G4S chief backed by sports minister

Chief executive Nick Buckles is under pressure to quit his role at G4S

Chief executive Nick Buckles is under pressure to quit his role at G4S

First published in National Sport © by

Under-fire G4S chief executive Nick Buckles should stay in his job during the Olympics, Sports Minister Hugh Robertson has said.

Mr Buckles has come under pressure to quit following his company's failure to provide thousands of security guards for the London Games.

But asked whether Mr Buckles should resign, Mr Robertson said: "The important thing is that we deliver a safe and secure Games, and G4S remain a key partner in that, so I want stability at that firm, and delivery. I don't want resignations causing chaos."

But, speaking at a central London press conference, he added: "What happens to Mr Buckles afterwards is a matter for others in the post-Games environment.

"What is crucial now is that he and his organisation concentrate absolutely on delivering a safe and secure Olympics.I have confidence in their ability to do so."
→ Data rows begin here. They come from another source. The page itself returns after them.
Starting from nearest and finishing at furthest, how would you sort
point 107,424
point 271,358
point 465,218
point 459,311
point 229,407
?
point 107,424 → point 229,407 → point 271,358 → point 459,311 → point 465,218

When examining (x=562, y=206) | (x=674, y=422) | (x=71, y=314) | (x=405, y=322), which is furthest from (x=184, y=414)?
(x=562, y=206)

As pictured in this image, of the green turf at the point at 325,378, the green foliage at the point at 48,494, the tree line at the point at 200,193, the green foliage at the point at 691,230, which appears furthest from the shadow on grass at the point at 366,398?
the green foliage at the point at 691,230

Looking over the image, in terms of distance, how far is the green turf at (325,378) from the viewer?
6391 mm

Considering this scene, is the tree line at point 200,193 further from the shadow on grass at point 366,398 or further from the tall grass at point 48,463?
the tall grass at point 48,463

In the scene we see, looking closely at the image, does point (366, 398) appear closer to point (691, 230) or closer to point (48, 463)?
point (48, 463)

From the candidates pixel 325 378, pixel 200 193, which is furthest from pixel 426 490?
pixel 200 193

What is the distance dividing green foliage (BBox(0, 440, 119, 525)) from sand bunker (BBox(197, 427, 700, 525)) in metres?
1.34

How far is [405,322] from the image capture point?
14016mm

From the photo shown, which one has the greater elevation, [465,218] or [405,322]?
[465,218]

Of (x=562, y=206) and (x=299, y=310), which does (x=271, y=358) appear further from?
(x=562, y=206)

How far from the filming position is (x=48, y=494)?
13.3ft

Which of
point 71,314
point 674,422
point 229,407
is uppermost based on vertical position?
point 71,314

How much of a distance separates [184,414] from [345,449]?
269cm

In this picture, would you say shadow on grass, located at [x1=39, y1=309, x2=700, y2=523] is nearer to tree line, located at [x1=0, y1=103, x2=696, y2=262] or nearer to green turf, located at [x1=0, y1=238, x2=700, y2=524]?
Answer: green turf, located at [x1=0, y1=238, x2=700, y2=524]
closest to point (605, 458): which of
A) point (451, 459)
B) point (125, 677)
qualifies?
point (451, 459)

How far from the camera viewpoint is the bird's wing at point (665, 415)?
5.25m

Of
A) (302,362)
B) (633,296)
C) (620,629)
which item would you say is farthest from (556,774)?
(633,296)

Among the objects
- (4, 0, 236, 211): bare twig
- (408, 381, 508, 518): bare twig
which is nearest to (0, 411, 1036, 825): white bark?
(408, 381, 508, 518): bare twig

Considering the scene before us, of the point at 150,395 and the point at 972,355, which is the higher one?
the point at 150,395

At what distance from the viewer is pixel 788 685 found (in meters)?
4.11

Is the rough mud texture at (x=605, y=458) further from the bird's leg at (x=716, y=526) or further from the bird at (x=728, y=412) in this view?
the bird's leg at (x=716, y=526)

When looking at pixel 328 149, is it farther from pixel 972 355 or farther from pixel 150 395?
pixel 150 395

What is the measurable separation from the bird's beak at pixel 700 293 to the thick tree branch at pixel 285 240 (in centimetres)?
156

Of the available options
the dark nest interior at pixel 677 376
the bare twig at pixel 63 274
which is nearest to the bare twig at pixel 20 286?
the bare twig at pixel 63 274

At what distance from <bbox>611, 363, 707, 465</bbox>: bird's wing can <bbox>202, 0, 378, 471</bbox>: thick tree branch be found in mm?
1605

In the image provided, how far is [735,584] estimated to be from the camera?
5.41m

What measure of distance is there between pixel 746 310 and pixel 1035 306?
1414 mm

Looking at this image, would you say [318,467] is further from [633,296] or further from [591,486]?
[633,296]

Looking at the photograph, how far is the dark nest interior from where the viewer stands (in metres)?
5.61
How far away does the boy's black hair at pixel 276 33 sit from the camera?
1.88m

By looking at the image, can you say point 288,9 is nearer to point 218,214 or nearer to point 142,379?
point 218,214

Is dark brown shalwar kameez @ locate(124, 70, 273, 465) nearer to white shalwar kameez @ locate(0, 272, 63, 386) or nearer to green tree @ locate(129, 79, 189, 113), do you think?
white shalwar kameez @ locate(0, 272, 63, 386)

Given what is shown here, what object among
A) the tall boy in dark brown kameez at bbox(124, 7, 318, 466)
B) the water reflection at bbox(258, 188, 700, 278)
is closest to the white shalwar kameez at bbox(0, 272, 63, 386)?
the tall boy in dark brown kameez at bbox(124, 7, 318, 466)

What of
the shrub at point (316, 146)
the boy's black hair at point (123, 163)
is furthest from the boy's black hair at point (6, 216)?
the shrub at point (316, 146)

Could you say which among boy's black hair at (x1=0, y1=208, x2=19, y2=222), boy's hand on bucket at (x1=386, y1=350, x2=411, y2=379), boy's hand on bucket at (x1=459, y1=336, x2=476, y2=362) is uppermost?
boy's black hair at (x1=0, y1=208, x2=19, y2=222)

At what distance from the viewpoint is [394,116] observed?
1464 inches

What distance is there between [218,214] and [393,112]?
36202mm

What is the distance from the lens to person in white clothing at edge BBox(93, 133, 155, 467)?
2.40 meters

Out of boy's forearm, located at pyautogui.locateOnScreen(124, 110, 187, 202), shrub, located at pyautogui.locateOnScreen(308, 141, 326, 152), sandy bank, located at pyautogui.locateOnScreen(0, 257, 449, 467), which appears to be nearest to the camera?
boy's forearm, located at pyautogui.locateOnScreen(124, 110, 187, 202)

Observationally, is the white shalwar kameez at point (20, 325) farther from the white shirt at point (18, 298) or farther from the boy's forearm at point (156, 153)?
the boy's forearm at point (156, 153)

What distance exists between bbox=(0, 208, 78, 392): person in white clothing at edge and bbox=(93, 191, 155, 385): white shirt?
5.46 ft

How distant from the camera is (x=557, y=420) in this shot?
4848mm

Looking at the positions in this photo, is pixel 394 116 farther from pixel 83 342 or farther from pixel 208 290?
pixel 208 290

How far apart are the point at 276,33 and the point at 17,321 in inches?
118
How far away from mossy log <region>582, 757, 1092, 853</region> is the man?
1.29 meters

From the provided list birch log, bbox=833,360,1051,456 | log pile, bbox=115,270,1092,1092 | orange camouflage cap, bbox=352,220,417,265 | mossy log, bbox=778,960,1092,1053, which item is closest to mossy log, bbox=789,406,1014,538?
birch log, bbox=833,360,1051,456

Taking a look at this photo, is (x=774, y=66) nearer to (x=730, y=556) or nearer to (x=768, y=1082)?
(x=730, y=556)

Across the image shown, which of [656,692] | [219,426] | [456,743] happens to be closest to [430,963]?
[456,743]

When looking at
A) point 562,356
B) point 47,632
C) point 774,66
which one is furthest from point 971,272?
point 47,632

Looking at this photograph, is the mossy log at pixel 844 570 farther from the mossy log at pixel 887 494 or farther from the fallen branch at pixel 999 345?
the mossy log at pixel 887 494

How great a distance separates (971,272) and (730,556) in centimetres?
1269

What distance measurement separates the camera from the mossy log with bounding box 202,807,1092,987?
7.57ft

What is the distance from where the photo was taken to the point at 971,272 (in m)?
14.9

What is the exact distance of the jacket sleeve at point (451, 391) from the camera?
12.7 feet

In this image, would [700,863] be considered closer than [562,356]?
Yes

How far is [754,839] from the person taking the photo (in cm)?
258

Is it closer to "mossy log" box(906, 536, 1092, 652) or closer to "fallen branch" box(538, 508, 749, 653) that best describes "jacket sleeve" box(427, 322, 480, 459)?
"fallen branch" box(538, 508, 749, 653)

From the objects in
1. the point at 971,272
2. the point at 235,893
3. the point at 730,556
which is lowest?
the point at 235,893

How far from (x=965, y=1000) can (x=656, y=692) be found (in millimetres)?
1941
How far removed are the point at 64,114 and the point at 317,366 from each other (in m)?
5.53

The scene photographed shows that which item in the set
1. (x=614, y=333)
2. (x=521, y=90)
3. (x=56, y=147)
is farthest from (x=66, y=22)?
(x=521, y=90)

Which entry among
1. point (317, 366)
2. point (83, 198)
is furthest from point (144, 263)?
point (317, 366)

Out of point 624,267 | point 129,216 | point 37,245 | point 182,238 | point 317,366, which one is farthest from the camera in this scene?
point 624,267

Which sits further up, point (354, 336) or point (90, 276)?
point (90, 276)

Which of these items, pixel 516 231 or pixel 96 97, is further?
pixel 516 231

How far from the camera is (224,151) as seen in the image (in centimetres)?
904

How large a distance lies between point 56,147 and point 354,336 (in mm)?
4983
Mr Robertson's comments came amid reports that a request may be made on Thursday for additional troops to plug any further gaps in security if G4S fails to deliver the necessary number of guards.

The Ministry of Defence (MoD) said contingency plans are in place to provide more troops if needed, but added that no request has yet been received.

But there are reports that a decision will be taken on whether to put 2,000 personnel "on notice to move", which would mean that they would act as a reserve force throughout the Olympics period and would not be available for other tasks.

Sky News quoted an unnamed Home Office source as saying: "The decision to put another 2,000 military personnel on notice to move will be taken tomorrow (Thursday). This comes after very intrusive examination of G4S management and while we are confident that the recruitment targets will be met, it is prudent to make contingency plans of this kind."

A Home Office spokesman said: "We have not asked the military to deploy any more military personnel beyond the 3,500 already agreed."